*Goal of the exercise:* An exact transcription of the records is required, minus any images.

─── Records shown

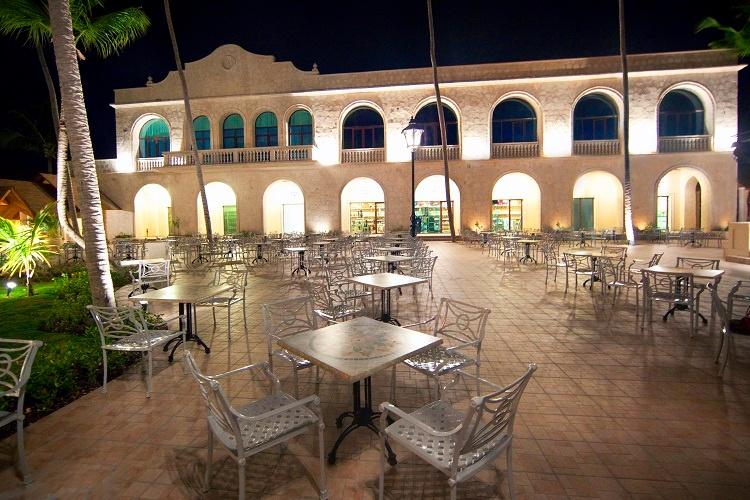 bar_plaza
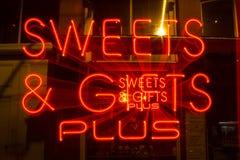 Süße Neon summen herein Chinatown, Victoria, BC laut stockfotos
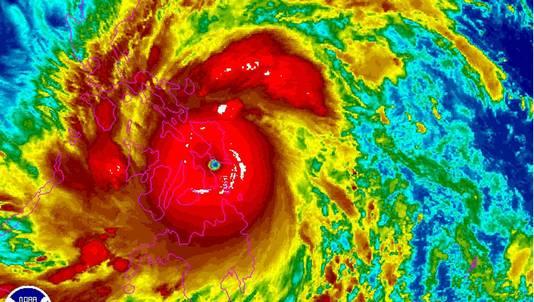 Een satellietfoto van de tyfoon Haiyan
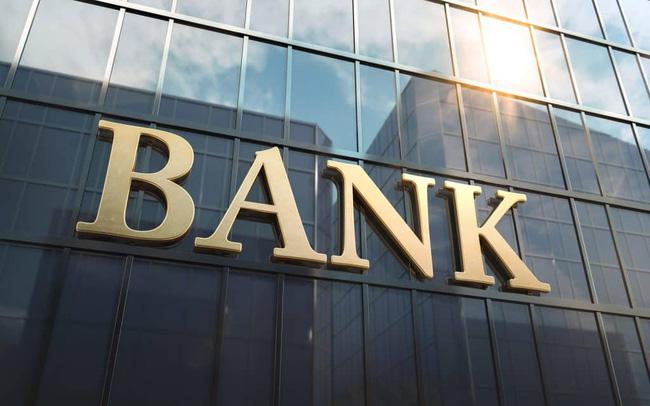 Chuyên gia nói gì về việc ngân hàng đồng loạt lãi cao bất chấp dịch bệnh? 1
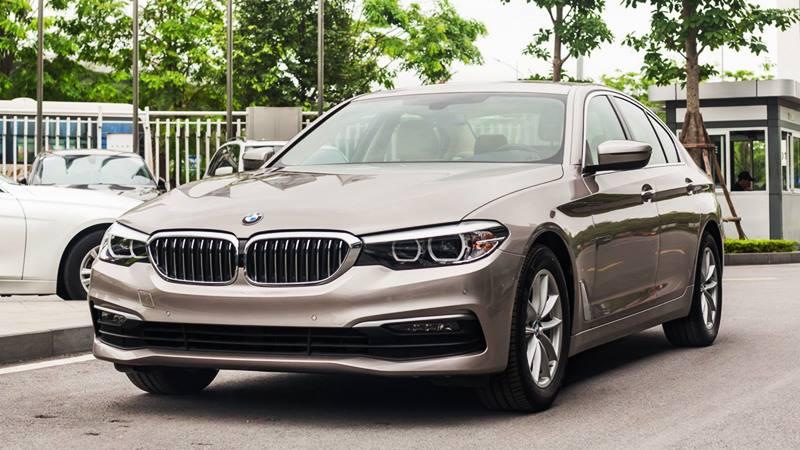 Khuyến mãi mua xe BMW 520i giảm giá gần 400 triệu đồng - Ảnh 1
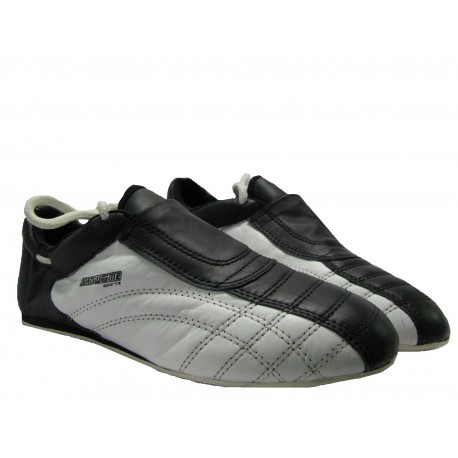 innovative design 9357a 14b45 Teakwon-Do Schuhe in Schwarz/Weiß - SXOWTIME Sports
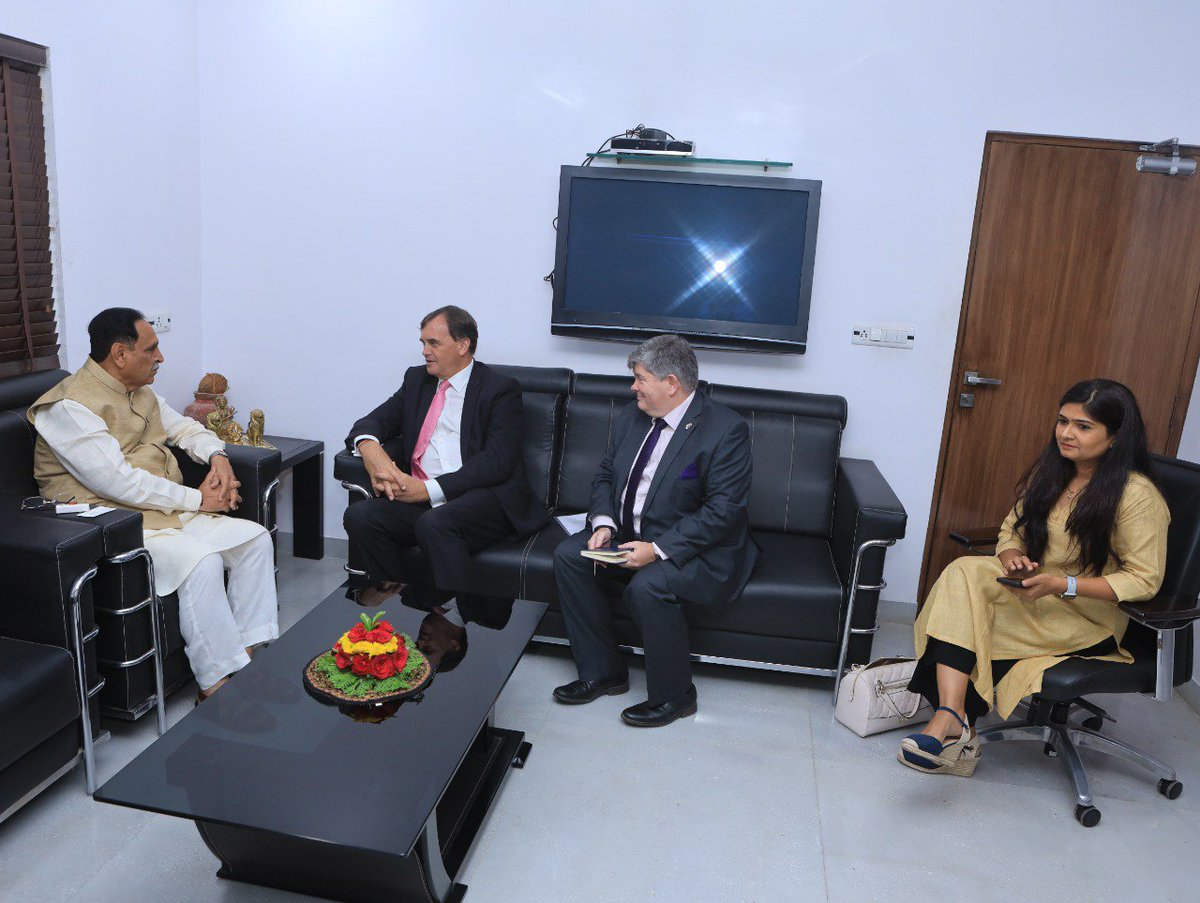 U.K High Commissioner to India pays courtesy visit to Gujarat CM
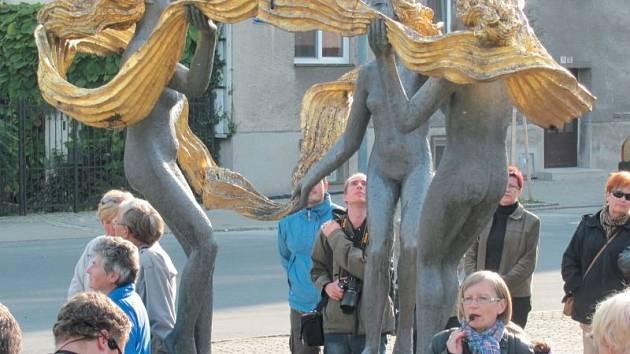 Krnovské sousoší tří grácií Olbrama Zoubka s názvem Radost už dost naléhavě potřebuje opravu. Také peníze na konzervaci tohoto uměleckého díly budou hledat zastupitelé.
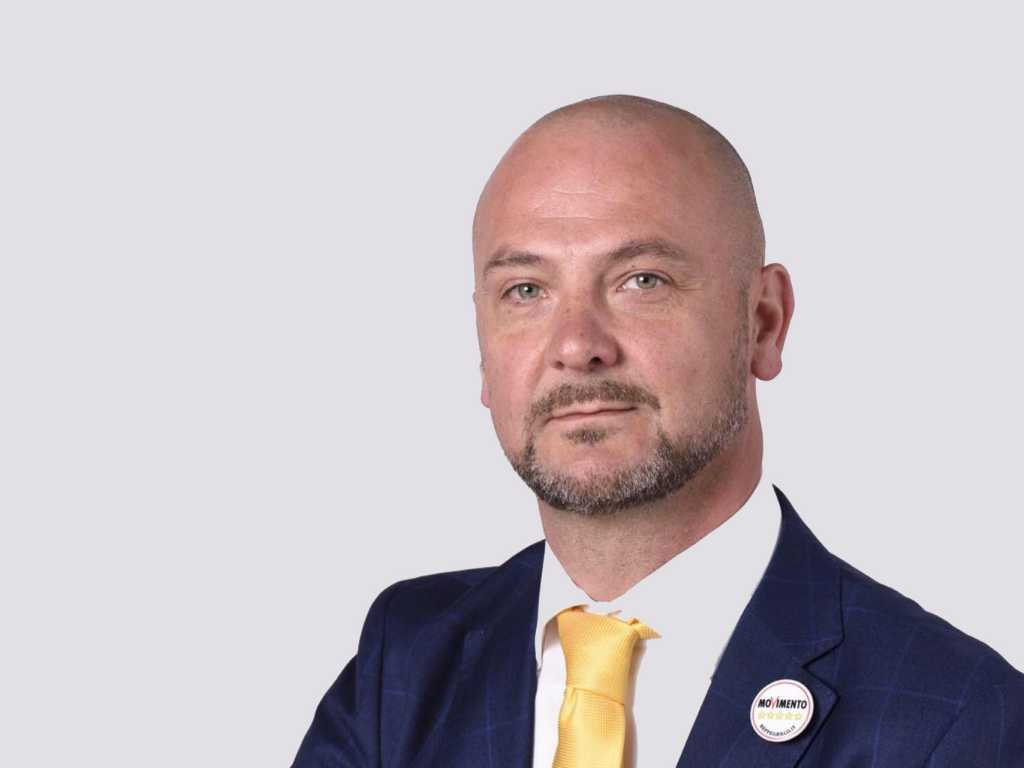 Elezioni Firenze, De Blasi è il candidato del M5S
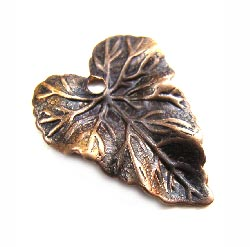 Vintaj Natural Brass 18x14mm Woodland Leaf Charm x1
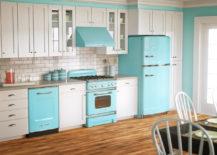 A-bright-kitchen-with-striking-retro-blue-elements-217x155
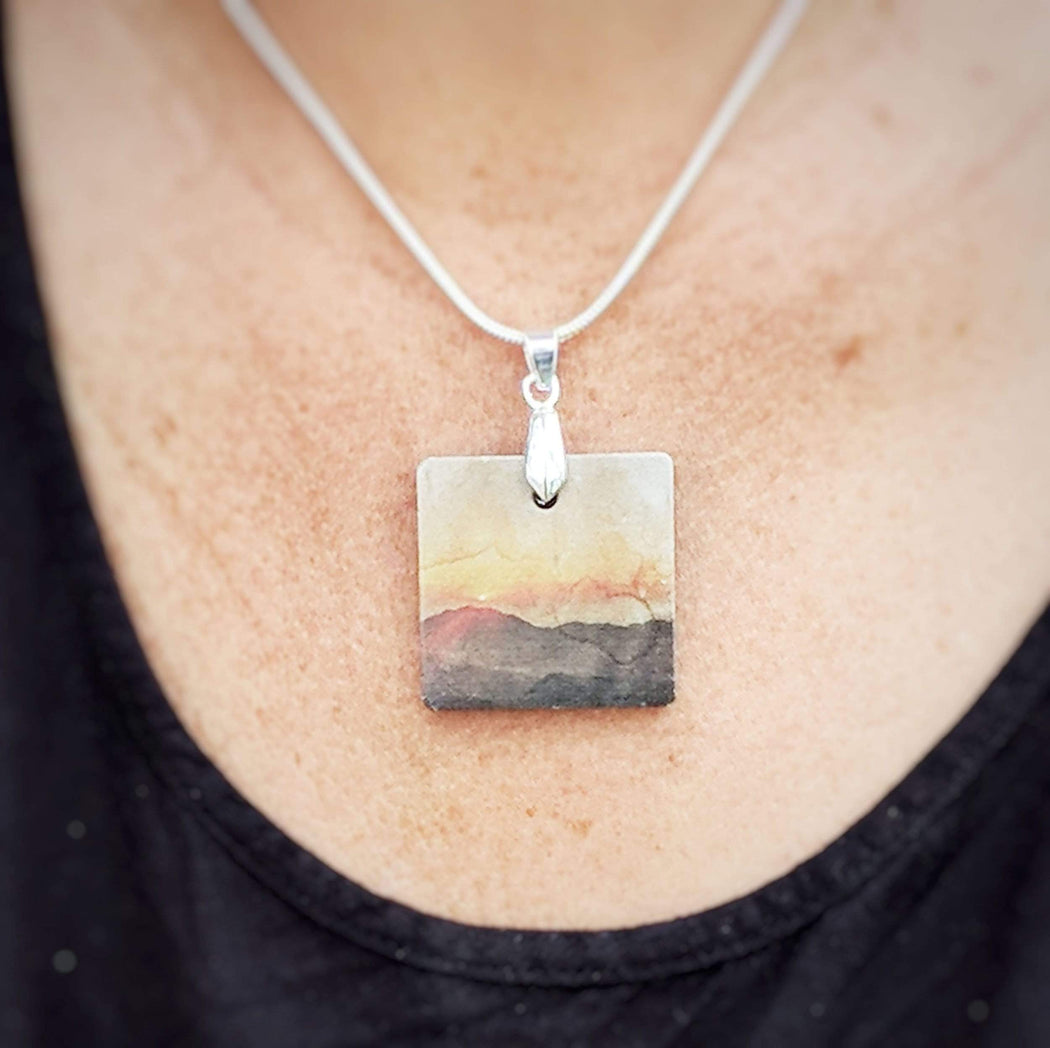 Concrete & Ink Jewellery Mountain Sunset Gift Set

──────

*Response:*
 bar_plaza
 Süße Neon summen herein Chinatown, Victoria, BC laut stockfotos
 Een satellietfoto van de tyfoon Haiyan
 Chuyên gia nói gì về việc ngân hàng đồng loạt lãi cao bất chấp dịch bệnh? 1
 Khuyến mãi mua xe BMW 520i giảm giá gần 400 triệu đồng - Ảnh 1
 innovative design 9357a 14b45 Teakwon-Do Schuhe in Schwarz/Weiß - SXOWTIME Sports
 U.K High Commissioner to India pays courtesy visit to Gujarat CM
 Krnovské sousoší tří grácií Olbrama Zoubka s názvem Radost už dost naléhavě potřebuje opravu. Také peníze na konzervaci tohoto uměleckého díly budou hledat zastupitelé.
 Elezioni Firenze, De Blasi è il candidato del M5S
 Vintaj Natural Brass 18x14mm Woodland Leaf Charm x1
 A-bright-kitchen-with-striking-retro-blue-elements-217x155
 Concrete & Ink Jewellery Mountain Sunset Gift Set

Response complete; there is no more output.